### Stated task
Carry on the passage about producing liquefied natural gas offshore, picking up right after its last sentence.

+++ Reading text +++

According to a first aspect, the present invention relates to a method for production of liquefied natural gas (LNG) from a natural gas source, the method comprising introduction of the natural gas into a gas terminal where the gas is pre-treated by removing or substantially reducing the content of acid gases therein, dehydration, and compression, where the pre-treated natural gas is led via subsea pipelines to floating liquid natural gas production units (FLNG) offshore, each comprising one or more LNG production unit(s) where the natural gas is liquefied to give LNG and where the LNG is transferred to LNG tankers for transport to markets, wherein the pre-treatment of the gas before transfer to the FLNG comprises separation of liquefied Petroleum Gas (LPG) from the natural gas to give a LNG ready natural gas comprising > 85 % by volume methane, and < 100 ppm C5+ hydrocarbons, where LNG ready natural gas is compressed to a pressure of 140 bar or more in the gas terminal, where the gas is transported in subsea pipelines to the FLNG at this high pressure, and where the pressure of the natural gas is reduced to a working pressure for LNG liquefaction onboard the FLNG, before the LNG ready natural gas is introduced into the LNG production unit(s) for liquefaction, and where the LNG ready natural gas is cooled in a heat exchanger against a heat medium.

+++ Records provided +++

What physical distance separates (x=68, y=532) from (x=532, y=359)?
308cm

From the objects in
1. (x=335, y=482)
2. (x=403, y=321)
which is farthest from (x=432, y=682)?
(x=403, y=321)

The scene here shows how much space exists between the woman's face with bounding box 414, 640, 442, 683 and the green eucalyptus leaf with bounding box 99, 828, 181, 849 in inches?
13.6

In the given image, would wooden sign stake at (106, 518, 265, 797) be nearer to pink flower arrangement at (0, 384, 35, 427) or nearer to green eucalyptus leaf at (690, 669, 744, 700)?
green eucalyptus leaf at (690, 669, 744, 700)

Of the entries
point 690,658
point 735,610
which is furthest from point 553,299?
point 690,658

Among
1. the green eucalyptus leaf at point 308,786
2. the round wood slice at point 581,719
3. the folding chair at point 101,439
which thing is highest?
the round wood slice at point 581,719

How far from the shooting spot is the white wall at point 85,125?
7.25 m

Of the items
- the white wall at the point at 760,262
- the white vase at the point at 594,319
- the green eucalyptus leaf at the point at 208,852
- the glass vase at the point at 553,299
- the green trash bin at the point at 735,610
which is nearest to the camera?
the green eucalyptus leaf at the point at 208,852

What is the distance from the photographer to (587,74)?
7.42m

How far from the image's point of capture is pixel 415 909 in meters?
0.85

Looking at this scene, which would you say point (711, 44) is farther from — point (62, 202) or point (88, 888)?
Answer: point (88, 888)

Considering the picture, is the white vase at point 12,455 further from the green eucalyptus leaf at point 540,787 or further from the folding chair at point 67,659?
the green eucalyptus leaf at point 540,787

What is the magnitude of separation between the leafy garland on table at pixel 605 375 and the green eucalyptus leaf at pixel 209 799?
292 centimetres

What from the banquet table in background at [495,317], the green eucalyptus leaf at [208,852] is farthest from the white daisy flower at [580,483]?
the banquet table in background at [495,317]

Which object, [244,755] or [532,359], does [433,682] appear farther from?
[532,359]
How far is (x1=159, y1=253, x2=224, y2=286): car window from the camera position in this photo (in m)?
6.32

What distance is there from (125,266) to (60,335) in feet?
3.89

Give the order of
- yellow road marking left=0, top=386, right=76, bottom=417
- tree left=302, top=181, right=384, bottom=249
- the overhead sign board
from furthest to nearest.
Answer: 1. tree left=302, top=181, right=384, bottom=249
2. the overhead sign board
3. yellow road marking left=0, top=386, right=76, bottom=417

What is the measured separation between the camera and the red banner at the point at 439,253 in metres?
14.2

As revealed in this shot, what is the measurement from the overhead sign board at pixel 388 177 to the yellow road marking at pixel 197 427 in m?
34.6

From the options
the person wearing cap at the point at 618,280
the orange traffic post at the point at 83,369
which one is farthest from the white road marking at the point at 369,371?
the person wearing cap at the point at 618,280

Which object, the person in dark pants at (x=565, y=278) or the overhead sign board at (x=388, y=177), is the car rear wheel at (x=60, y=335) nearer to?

+++

### Result for this exercise
[0025] Compression of the natural gas increases its temperature. The transport of the pressurized natural gas in subsea pipelines to the FLNG(s) cools the natural gas, or reduces the enthalpy thereof. By expanding the natural gas, the natural gas is cooled, and provided expanders are employed, the enthalpy is further reduced, thus reducing the cooling demand onboard the FLNG. This obtained reduction of the cooling demand for production of LNG makes it possible to reduce substantially the space and weight of the LNG production unit(s) onboard the FLNG.

[0026] The natural gas is further compressed to a pressure of more than 160, such as more than 220 bar before being transported in pipelines to the FLNG. The skilled person is able to calculate the pressure that is preferred from a technical / economical viewpoint based on the specifics of a specific plant and the teaching herein.

[0027] According to one embodiment, the heat medium is cooled in a

compression, cooling and expansion circuit where the cooling is performed in heat exchangers against air. The compression, cooling and expansion circuit, and the LNG heat exchanger are, with the exception of the offshore use of air coolers, i.e. cooling of the heat medium against air on a vessel, standard solutions according to the prior art. Air cooling have been regarded as too space and energy consuming for such plants, especially on floaters where space is limited and where it has been important to reduce the area. By means of the method according to the first aspect of the present invention, the energy demand onboard the FLNG for LNG production is substantially reduced, which makes it technically and economically possible to use air coolers and avoid the environmental problems associated with the use of cooling water.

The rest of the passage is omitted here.